**Task details**
Pull out every row below that contains the string "pole", treating uppercase and lowercase as different.

(Dataset entries)

+ + + + + + +

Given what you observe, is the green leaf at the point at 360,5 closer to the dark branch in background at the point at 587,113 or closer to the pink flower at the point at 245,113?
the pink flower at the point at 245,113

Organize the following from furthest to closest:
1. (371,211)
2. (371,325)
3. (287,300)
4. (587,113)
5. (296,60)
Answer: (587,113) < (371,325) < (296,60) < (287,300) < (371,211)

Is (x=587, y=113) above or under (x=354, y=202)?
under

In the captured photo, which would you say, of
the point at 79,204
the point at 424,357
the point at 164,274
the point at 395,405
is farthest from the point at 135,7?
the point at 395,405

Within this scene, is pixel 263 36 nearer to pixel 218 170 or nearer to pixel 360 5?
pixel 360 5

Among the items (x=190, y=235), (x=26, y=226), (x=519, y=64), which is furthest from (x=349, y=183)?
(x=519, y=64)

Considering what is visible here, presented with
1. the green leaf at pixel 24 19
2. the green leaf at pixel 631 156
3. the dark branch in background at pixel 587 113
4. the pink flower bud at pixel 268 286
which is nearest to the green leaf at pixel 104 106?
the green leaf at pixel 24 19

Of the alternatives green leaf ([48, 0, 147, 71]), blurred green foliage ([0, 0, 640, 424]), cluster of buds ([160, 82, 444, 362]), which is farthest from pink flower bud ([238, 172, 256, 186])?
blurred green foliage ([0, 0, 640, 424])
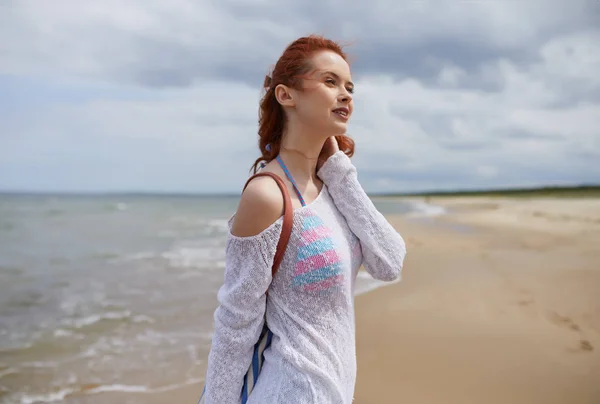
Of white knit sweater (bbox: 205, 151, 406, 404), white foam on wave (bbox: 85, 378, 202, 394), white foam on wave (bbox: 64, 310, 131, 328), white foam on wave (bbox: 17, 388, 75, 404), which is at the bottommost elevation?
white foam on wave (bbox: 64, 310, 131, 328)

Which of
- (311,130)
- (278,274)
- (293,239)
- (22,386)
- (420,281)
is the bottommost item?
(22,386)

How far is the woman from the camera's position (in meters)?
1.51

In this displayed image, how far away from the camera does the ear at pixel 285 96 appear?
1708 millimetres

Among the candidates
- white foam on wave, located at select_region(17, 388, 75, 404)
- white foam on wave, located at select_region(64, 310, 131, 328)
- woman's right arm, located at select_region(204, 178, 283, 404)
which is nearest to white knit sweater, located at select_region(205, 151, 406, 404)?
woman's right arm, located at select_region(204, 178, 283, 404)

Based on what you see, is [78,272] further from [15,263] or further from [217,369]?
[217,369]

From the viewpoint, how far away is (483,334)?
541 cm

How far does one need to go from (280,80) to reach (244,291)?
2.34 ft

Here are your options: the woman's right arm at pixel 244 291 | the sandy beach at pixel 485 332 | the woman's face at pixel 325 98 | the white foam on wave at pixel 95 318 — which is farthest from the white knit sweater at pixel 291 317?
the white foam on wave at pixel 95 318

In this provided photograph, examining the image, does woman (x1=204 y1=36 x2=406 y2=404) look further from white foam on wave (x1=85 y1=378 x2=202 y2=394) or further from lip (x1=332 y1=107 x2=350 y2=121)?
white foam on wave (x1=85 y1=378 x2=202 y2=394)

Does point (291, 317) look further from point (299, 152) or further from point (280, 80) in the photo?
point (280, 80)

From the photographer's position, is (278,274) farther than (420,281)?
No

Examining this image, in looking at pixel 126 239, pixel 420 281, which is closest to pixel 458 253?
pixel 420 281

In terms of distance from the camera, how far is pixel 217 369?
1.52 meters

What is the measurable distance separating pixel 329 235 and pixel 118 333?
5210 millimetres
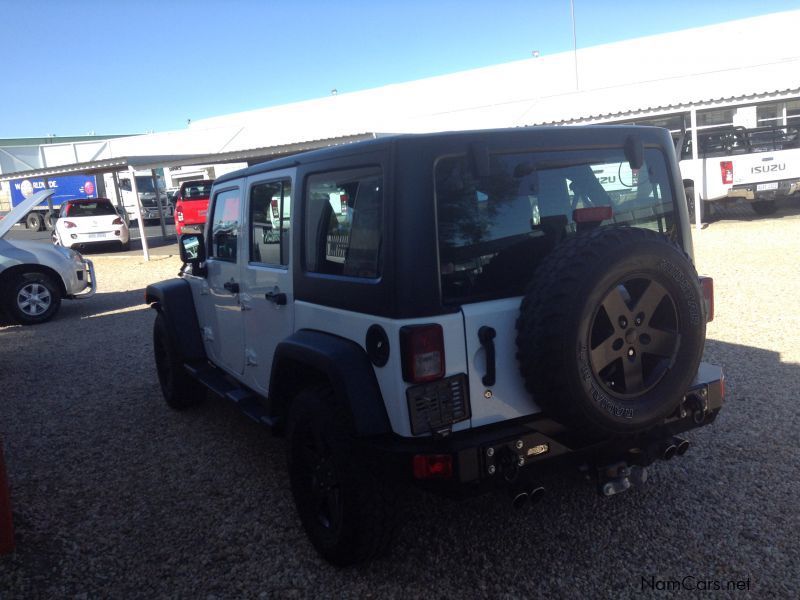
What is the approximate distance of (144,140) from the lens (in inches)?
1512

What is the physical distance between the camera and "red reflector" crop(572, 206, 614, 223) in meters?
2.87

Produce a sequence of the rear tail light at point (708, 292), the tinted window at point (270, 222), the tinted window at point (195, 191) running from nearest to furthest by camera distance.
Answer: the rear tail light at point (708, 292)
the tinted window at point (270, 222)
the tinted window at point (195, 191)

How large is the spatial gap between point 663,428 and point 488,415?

+ + + + + + +

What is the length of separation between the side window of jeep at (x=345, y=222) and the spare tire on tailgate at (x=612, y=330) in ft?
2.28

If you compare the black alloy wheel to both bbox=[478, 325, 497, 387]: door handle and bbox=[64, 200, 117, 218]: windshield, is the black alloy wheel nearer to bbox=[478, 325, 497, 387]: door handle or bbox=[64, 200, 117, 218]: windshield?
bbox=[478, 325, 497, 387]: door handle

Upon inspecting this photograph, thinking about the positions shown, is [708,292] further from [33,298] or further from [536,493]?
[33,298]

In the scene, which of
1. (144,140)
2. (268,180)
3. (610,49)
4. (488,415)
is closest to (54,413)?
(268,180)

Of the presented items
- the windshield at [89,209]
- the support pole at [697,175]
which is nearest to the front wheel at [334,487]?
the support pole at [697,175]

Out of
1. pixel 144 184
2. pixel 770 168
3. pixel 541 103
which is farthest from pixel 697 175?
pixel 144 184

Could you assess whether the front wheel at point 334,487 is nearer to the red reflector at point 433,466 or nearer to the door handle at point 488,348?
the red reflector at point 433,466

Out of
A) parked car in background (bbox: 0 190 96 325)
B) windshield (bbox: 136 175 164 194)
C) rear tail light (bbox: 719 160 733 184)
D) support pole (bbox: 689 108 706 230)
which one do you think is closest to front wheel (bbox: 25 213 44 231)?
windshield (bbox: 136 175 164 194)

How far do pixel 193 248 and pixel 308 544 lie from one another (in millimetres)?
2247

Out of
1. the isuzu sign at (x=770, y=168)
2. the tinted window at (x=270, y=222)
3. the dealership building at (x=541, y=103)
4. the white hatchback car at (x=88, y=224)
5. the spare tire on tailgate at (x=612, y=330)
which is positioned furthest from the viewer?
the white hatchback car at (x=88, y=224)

+ + + + + + +

**Solution for this problem**
- the support pole at [697,175]
the support pole at [697,175]
D) support pole (bbox: 689 108 706 230)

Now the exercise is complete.